Carol Peace Sculpture

For almost 30 years, Yorkshire-born sculptor Carol Peace has tried to capture “everyday life, in its minutia, the sheer fantasticalness of it all” in clay, bronze and iron resin.

The results are human forms that express the “extraordinariness and magnitude of the simplicity of the touch of a partner, the closeness of love”, which have been described as “enduringly popular”.

 


At the Prince’s Drawing School

After graduating in 1992 from the Winchester School of Art, Carol Peace set up a studio at Spike Island, Bristol, before going on to study drawing at Prince's Drawing School in London, now known as the Royal Drawing School.

Another Bristol studio followed, this time at Paintworks, while she exhibited her works in solo exhibitions across the UK, including with Turner Art Perspective, as well as in Switzerland, France, Athens and Spain.

In 2007, Carol Peace co-founded the Bristol Drawing School, where she was Artistic Director until 2011.

 


The Bristol Drawing School and beyond

Since then, she has enjoyed a six-month residency in Barcelona, and launched studios in Hay-on-Wye and Bethnal Green in London, spaces that allow her to focus on bigger and smaller-scale works.

Several of her large-scale sculptures are on permanent display at The Dorchester Coworth Park, Glyndebourne, and Lympstone Manor, while her smaller pieces and wall art have cemented her artistic reputation.

Although a figurative sculptor, Carol Peace relies heavily on drawing. “It’s all about trying to see, drawing enables that,” she says.

Drawing is the best way to heighten her sense of observation and find the form for her sculpture, she explains, and if her drawing was neglected, that sense of power and visual language gained through her observation would be lost.

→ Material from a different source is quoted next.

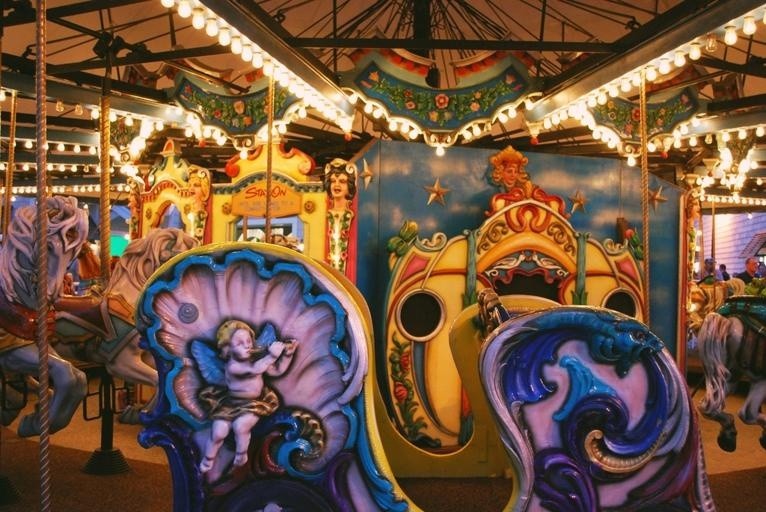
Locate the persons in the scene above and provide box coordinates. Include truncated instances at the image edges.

“My inspiration comes from now, today, what’s happening. The quiet power of peaceful, often beautiful, rebellion. The striving for equality. I am doing what I can, how I can. My sculpture is made to give us strength and joy, provide a view to lift and to enable.”

 


From paper to person: the sculpting process

Sculptor Carol Peace begins her works in clay which, like charcoal, is quick to make marks with.

Once finished, the form is cast into iron resin or bronze resin, fixing those fluid marks of creation in the figure.

Her distinctive technique, light of touch and yet deeply expressive, is visible in the sculptures, almost as if they are being drawn with clay.

The figures, sometimes playful, sometimes sombre, are textural and balanced, while also imbued with an incredible poise and physicality.

More recently, Carol Peace has been testing different creative techniques and drawing inspiration from her early years.

A recent Leaves sculpture is reminiscent of an abstract piece created during college years, while her Petal sculpture, which represented nature: delicate and in need of protection, echoed earlier forms that used armour.

 


Carol Peace: a people’s artist

Carol’s down-to-earth, thoughtful approach to sculpture has endeared her to her growing army of devotees. Despite that success, her feet remain firmly on the ground: she is a people’s artist, ‘one of us’.

Poet John Terry said of her work: “They are first of all, real people. They yearn but they also give. They rise, they don’t fall. They strive; are eternal optimists. They look perhaps slightly disoriented, but there is no pleasure in falling, or in giving up, so they keep on. For us there is only the trying.”

Carol Peace says her sculptures are “about the rawness and confusion of being alive, the beauty and the complications of it, the freedom, exhilaration and the insecurities.

“This is not to say that all this is apparent in a piece of bronze, but it is what makes me go to the studio.”